Keel se dividia entre o tratamento e os treinos. Combinação que parece ser improvável, mas quando existe força de vontade e fé, se torna possível. A aprendiz de triatleta descobriu a possibilidade de se manter focada na modalidade, ao se inscrever para a sua primeira prova, o “Circuito Ôxe de Triatlo”.

 

“A preparação foi bem difícil devido as reações da quimioterapia e ter medo de andar de bicicleta. Mas a sensação era a melhor possível. Eu tive a ajuda de vários anjos. Horácio foi o primeiro a me dar forças e a disponibilizar ajuda na hora da prova, Rafael meu Coach da Equipe 3+, deu todo o suporte e preparação para a prova, sem eles e sem a ajuda de todos da Equipe 3+, junto com meu grande amigo e mestre Ícaro, da escola Corpo São, não seria possível alcançar os objetivos na qual eu almejei”, disse.

 

Diante de uma história de superação, não faltam personagens para fazer parte deste caminho. Triatleta com histórico de participações no IronMan, Rafael Padilha da Equipe e Assessoria Esportiva 3+, contou que não pensou duas vezes em fazer parte disso, principalmente por ter vivido um problema semelhante na família.

 

Keel e Rafael Padilha (Foto: Arquivo Pessoal)

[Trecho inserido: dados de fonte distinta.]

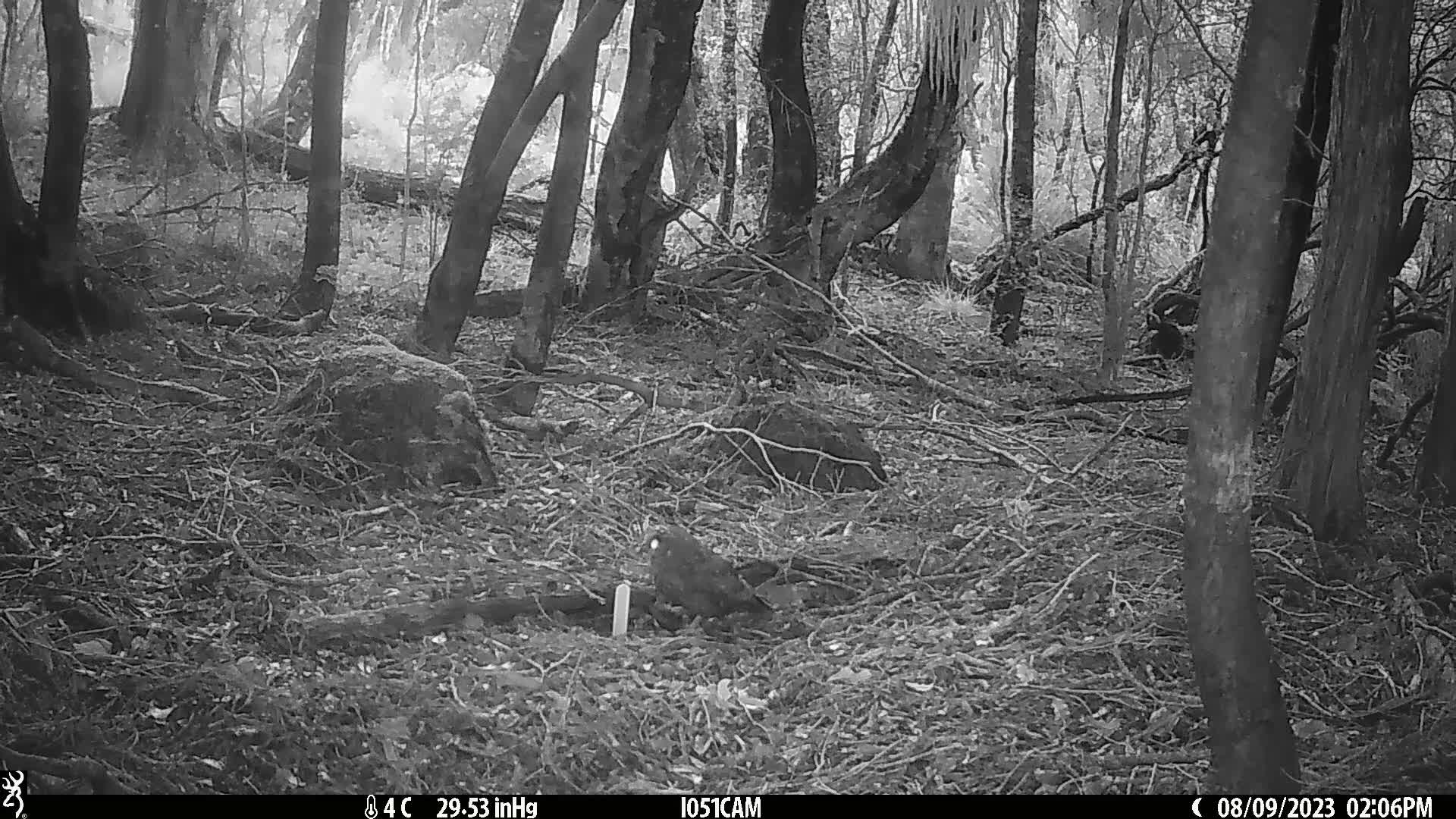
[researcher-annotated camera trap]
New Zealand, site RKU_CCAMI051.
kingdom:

“Nos conhecemos quando a minha Equipe, a 3+, apresentou o triathlon na faculdade que ela estudava, Ela admirava o nosso trabalho, nossos atletas e tinha vontade de treinar conosco. Fomos apresentados, tive um irmão que faleceu, passando por uma situação parecida e eu queria fazer algo para ajudar, compartilhar e contribuir para a realização desse sonho, seria um presente para mim também. Consultamos a questão médica. Ela estava liberada, então, a gente deu a assessoria esportiva de presente. Abraçamos ela. Hoje é uma atleta patrocinada, um exemplo para mim, para toda a assessoria e todos que conhecem a história dela. Me sinto muito abençoado da assessoria ter sido escolhida, participar e ter a gratidão dela. Nada paga tudo isso”, disse.

 

Realizado um sonho, vem agora as outras etapas da vida. Keel Pinheiro superou o câncer, seguirá sendo monitorada, mas com a certeza de que tem uma força inimaginável e muitas pessoas ao redor para dar o suporte necessário.

 

“A preparação foi bem difícil devido às reações da quimioterapia e ter medo de andar de bicicleta. Mas a sensação era a melhor possível. Eu tive a ajuda de vários anjos, Horácio foi o primeiro a me dar forças e a disponibilizar ajuda na hora da prova. Rafael meu Coach da Equipe 3+ deu todo o suporte e preparação para a prova. Sem ele e sem a ajuda de todos da Equipe 3+, junto com meu grande amigo e mestre Ícaro, da escola Corpo São, não seria possível alcançar os objetivos na qual eu almejei.Pretendo continuar me aperfeiçoando cada vez mais no triatlo, concluir minha faculdade, levar força e incentivo a várias pessoas mostrar pra elas que se eu consegui elas também conseguem e sempre falar da importância que a prática da atividade física tem na saúde”, concluiu.